Far-from-equilibrium thermodynamics underpins the emergence of life, but how has been a long-outstanding puzzle. Best candidate theories based on the maximum entropy production principle could not be unequivocally proven, in part due to complicated physics, unintuitive stochastic thermodynamics, and the existence of alternative theories such as the minimum entropy production principle. Here, we use a simple, analytically solvable, one-dimensional bistable chemical system to demonstrate the validity of the maximum entropy production principle. To generalize to multistable stochastic system, we use the stochastic least-action principle to derive the entropy production and its role in the stability of nonequilibrium steady states. This shows that in a multistable system, all else being equal, the steady state with the highest entropy production is favored, with a number of implications for the evolution of biological, physical, and geological systems. (Abstract)

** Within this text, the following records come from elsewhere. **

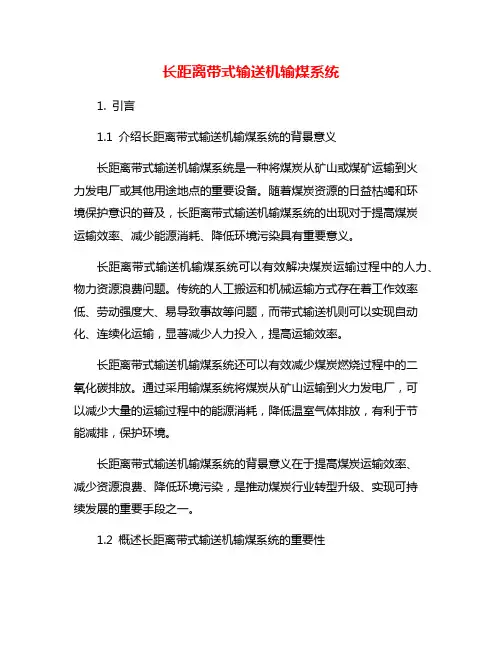 长距离带式输送机输煤系统

1. 引言

1.1 介绍长距离带式输送机输煤系统的背景意义

长距离带式输送机输煤系统是一种将煤炭从矿山或煤矿运输到火力发电厂或其他用途地点的重要设备。随着煤炭资源的日益枯竭和环境保护意识的普及，长距离带式输送机输煤系统的出现对于提高煤炭运输效率、减少能源消耗、降低环境污染具有重要意义。

长距离带式输送机输煤系统可以有效解决煤炭运输过程中的人力、物力资源浪费问题。传统的人工搬运和机械运输方式存在着工作效率低、劳动强度大、易导致事故等问题，而带式输送机则可以实现自动化、连续化运输，显著减少人力投入，提高运输效率。

长距离带式输送机输煤系统还可以有效减少煤炭燃烧过程中的二氧化碳排放。通过采用输煤系统将煤炭从矿山运输到火力发电厂，可以减少大量的运输过程中的能源消耗，降低温室气体排放，有利于节能减排，保护环境。

长距离带式输送机输煤系统的背景意义在于提高煤炭运输效率、减少资源浪费、降低环境污染，是推动煤炭行业转型升级、实现可持续发展的重要手段之一。

1.2 概述长距离带式输送机输煤系统的重要性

England, Jeremy. Dissipative Adaptation in Driven Self-Assembly. Nature Nanotechnology. 10/11, 2015. The MIT thermodynamicist continues his studies (search) which show how this field, after two centuries from Carnot and Boltzman to Prigogine and Tsallis, is still open to conjecture and advance. An overview would be that the second law and equilibrium closure is being superseded by open, far-from-equilibrium systems that increasingly imply an innate animate development.

In a collection of assembling particles that is allowed to reach thermal equilibrium, the energy of a given microscopic arrangement and the probability of observing the system in that arrangement obey a simple exponential relationship known as the Boltzmann distribution. Once the same thermally fluctuating particles are driven away from equilibrium by forces that do work on the system over time, however, it becomes significantly more challenging to relate the likelihood of a given outcome to familiar thermodynamic quantities. Nonetheless, it has long been appreciated that developing a sound and general understanding of the thermodynamics of such non-equilibrium scenarios could ultimately enable us to control and imitate the marvellous successes that living things achieve in driven self-assembly. Here, I suggest that such a theoretical understanding may at last be emerging, and trace its development from historic first steps to more recent discoveries. Focusing on these newer results, I propose that they imply a general thermodynamic mechanism for self-organization via dissipation of absorbed work that may be applicable in a broad class of driven many-body systems.